==== Supplied records
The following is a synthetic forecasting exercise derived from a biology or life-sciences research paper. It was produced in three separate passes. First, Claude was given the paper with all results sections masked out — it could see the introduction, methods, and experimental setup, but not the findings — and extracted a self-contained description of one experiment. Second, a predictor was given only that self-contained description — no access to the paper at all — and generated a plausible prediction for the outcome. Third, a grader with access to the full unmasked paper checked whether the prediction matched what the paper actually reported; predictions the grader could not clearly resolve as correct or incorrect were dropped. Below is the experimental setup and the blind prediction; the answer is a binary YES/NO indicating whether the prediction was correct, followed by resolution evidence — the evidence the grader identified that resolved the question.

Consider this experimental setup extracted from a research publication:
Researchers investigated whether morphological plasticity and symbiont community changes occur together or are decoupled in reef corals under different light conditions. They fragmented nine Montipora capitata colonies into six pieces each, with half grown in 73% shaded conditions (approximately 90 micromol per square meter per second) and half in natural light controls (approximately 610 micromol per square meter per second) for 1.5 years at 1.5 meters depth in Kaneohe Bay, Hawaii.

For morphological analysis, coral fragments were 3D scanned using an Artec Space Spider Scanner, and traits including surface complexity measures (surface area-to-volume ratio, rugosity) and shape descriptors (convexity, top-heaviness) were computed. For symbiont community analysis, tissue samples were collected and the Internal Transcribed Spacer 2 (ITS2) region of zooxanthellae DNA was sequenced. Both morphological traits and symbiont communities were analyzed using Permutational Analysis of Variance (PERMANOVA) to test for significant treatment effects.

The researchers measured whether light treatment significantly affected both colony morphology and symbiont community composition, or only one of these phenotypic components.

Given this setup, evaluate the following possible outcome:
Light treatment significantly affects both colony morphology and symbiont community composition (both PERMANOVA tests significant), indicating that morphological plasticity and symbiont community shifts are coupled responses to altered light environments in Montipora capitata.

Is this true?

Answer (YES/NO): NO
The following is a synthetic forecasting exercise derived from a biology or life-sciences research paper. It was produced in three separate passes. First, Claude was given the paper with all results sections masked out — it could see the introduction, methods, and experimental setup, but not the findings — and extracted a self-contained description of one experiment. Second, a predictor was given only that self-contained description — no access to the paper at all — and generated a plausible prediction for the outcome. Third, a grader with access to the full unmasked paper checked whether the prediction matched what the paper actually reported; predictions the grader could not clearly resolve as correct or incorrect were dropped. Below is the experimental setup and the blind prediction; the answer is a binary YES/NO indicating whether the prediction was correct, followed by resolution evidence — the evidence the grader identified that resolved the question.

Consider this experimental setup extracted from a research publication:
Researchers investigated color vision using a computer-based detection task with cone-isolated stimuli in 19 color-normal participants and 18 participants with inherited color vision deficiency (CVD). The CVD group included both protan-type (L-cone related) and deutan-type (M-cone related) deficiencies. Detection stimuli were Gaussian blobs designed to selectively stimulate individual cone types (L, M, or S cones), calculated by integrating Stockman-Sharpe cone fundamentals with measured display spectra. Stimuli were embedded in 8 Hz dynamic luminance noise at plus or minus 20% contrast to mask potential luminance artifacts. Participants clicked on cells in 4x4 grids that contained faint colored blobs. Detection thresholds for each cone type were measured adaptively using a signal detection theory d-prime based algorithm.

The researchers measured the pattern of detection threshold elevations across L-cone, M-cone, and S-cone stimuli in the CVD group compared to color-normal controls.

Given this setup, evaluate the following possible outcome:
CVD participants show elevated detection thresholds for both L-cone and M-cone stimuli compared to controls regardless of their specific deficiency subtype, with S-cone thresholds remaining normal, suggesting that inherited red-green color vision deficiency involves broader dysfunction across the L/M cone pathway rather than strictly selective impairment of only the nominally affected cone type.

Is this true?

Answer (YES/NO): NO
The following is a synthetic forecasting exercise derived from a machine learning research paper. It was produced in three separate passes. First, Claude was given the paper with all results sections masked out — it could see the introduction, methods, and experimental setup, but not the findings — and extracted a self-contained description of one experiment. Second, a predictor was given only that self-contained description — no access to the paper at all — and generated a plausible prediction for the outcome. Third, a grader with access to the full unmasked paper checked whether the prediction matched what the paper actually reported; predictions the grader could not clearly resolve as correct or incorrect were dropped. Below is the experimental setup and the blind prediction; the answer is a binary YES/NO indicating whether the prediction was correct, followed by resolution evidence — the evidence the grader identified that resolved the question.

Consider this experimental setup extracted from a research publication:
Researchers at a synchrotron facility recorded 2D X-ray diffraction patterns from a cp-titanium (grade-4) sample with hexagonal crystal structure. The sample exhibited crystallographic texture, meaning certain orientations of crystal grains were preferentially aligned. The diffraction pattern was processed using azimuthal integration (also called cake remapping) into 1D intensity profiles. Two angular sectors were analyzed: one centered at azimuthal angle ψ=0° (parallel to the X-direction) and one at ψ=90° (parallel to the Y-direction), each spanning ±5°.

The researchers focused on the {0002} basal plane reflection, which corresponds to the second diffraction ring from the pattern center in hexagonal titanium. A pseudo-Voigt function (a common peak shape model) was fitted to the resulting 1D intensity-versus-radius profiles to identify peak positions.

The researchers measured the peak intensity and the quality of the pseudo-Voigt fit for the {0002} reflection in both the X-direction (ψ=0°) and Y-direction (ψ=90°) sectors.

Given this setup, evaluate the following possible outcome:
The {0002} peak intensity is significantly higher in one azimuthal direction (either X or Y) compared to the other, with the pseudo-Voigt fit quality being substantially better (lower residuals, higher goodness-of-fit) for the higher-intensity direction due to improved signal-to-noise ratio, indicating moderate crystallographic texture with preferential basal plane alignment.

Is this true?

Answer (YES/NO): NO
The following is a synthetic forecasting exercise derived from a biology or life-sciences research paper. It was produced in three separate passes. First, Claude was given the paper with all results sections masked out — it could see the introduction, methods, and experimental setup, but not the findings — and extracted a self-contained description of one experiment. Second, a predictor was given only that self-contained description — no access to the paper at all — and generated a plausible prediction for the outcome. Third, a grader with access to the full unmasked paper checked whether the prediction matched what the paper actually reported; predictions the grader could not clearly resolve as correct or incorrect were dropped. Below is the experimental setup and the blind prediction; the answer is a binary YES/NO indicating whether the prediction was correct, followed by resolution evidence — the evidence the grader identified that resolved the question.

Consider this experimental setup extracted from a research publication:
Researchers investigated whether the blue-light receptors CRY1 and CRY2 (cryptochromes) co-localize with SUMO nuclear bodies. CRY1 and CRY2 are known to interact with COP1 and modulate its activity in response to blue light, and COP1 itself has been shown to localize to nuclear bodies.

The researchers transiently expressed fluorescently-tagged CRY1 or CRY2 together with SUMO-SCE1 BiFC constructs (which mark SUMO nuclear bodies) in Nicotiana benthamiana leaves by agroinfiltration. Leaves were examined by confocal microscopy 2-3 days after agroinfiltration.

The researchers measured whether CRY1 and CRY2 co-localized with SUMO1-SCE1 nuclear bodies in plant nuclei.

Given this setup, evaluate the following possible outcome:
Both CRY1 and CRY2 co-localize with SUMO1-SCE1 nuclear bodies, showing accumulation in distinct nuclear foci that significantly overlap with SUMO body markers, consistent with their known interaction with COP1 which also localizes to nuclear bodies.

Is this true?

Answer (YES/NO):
========
▶ Work required
Only one stretch of the entries above is wanted: the lines from the one containing "The researchers focused" through the one containing "basal plane alignment.". Please reproduce it exactly.

▶ Problem solution
The researchers focused on the {0002} basal plane reflection, which corresponds to the second diffraction ring from the pattern center in hexagonal titanium. A pseudo-Voigt function (a common peak shape model) was fitted to the resulting 1D intensity-versus-radius profiles to identify peak positions.

The researchers measured the peak intensity and the quality of the pseudo-Voigt fit for the {0002} reflection in both the X-direction (ψ=0°) and Y-direction (ψ=90°) sectors.

Given this setup, evaluate the following possible outcome:
The {0002} peak intensity is significantly higher in one azimuthal direction (either X or Y) compared to the other, with the pseudo-Voigt fit quality being substantially better (lower residuals, higher goodness-of-fit) for the higher-intensity direction due to improved signal-to-noise ratio, indicating moderate crystallographic texture with preferential basal plane alignment.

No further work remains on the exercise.